Modernist Poetics in China is a must read for those hoping to better understand the transpacific estuary of Chinese and English Modernism, shot through with the brackish undercurrents of entrepreneurial, corporate and consumer capitalism. By revealing striking parallels between the jarring economic changes facing English modernists in the early twentieth century and Chinese poets writing in the last decades of the twentieth century, Tiao Wang and Ronald Schleifer unsettle many under-theorized dichotomies and narratives of American or Chinese exceptionalism. By doing so, they have opened a new and essential space to (re)think the global economic and material conditions of Chinese poetics today.”  Jonathan Stalling, Newman Chair of US-China Issues and professor of international studies, University of Oklahoma

Modernist Poetics in China fills a gap in the existing scholarship on modernism and it does so exceptionally well. The book has many strengths. The conjoining of canonic Western modernist writers and their Chinese counterparts adds an important new chapter to the evolving study of modernism as a global phenomenon. The investigation of the political economy of modernism in its cultural manifestations beyond the Euro-American focus of most scholarship opens many new avenues in our understanding of modernism in China and beyond. This demonstrates that modernism as we know it in the West is “a complex of epistemological, social, and affective engagements” in any post-traditional society that chooses the path of corporate-consumerist economics. This is a capital step forward. It not only allows us to understand the Chinese experience since Deng Xiaoping but also offers analytical ways and means for understanding any society that follows the same historical evolution.” John Xiros Cooper, professor emeritus, University of British Columbia  


Tiao Wang is associate professor of English Language and Literature at the School of Foreign Languages, Harbin Institute of Technology, China. She has published 23 articles, 9 of which are in English, focused on American and European modernism.  She is also co-translator of Yong Bao Teng Tong (2017), a translation of Pain and Suffering by Ronald Schleifer (2014). 
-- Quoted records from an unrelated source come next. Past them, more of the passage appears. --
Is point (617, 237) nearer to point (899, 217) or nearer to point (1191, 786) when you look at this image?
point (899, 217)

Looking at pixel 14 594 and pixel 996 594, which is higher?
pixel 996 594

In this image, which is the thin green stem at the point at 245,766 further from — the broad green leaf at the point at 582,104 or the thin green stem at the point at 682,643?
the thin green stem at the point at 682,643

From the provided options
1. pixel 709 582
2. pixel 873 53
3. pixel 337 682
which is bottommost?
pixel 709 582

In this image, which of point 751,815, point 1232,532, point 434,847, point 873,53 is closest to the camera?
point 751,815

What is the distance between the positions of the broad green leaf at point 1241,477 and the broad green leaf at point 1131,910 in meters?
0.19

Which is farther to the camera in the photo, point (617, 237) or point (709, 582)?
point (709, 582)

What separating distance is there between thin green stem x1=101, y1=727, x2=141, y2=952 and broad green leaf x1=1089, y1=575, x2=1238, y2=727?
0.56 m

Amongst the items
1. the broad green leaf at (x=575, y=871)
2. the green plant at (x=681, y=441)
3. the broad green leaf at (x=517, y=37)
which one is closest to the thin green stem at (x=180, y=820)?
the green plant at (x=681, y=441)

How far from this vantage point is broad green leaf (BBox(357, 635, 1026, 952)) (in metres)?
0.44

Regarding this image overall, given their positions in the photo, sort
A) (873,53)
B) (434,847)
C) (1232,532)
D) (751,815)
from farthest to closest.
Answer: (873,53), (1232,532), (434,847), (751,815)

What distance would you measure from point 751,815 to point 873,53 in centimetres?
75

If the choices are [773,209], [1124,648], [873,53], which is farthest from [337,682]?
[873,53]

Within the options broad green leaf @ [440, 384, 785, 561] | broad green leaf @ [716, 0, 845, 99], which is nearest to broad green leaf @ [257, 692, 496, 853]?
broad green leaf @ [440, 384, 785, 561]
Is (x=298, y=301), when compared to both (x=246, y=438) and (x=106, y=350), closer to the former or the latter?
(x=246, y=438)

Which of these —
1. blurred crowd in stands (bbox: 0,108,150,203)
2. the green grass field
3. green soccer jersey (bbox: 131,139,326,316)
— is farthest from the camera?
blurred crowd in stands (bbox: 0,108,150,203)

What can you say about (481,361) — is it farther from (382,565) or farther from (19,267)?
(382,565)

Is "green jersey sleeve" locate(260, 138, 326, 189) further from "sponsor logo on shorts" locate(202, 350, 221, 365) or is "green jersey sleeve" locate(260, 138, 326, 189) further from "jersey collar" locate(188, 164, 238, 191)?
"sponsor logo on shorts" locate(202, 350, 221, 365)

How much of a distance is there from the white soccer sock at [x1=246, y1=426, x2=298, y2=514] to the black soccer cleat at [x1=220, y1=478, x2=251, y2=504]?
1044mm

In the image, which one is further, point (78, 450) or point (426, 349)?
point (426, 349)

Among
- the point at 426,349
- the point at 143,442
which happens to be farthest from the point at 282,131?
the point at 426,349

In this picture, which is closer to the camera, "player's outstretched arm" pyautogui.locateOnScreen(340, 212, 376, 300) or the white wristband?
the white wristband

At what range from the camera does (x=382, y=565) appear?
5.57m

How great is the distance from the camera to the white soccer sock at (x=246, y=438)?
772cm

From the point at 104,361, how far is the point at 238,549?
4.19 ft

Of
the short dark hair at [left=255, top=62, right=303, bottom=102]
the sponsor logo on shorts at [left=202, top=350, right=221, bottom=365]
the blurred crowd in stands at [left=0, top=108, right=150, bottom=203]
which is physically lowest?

Ronald Schleifer is George Lynn Cross Research Professor and adjunct professor of medicine at the University of Oklahoma.  His publications in literary modernism include Modernism and Time: The Logic of Abundance in Literature, Science, and Culture, 1880–1930  (2000), Modernism and Popular Music (2011), and A Political Economy of Modernism: Literature, Post-Classical Economics, and the Lower Middle-Class (2018).